Exercise description: Check each line of the records below and collect those holding "site".

[Items from a dataset]
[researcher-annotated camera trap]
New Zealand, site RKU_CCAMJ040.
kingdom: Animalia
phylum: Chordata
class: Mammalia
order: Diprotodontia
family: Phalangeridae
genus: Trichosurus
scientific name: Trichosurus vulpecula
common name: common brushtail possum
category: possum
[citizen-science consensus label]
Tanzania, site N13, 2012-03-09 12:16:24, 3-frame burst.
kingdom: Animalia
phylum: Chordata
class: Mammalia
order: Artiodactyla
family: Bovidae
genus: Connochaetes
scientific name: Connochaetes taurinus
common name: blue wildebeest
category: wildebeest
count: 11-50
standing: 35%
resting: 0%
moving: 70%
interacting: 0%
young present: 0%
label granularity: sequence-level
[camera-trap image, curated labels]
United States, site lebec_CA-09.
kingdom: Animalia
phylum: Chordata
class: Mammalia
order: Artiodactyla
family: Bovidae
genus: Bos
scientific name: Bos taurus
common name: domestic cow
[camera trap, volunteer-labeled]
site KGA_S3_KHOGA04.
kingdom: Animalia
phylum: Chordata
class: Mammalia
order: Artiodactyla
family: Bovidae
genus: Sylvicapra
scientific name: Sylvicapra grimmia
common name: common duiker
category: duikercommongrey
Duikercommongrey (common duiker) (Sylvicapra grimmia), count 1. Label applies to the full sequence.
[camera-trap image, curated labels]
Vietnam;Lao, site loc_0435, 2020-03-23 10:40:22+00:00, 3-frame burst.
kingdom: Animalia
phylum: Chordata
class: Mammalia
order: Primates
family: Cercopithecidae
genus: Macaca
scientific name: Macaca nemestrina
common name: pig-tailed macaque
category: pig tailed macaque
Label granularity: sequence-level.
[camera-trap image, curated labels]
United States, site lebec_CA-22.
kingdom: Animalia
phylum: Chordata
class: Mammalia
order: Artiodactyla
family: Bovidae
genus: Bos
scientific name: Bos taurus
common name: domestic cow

Output:
New Zealand, site RKU_CCAMJ040.
Tanzania, site N13, 2012-03-09 12:16:24, 3-frame burst.
United States, site lebec_CA-09.
site KGA_S3_KHOGA04.
Vietnam;Lao, site loc_0435, 2020-03-23 10:40:22+00:00, 3-frame burst.
United States, site lebec_CA-22.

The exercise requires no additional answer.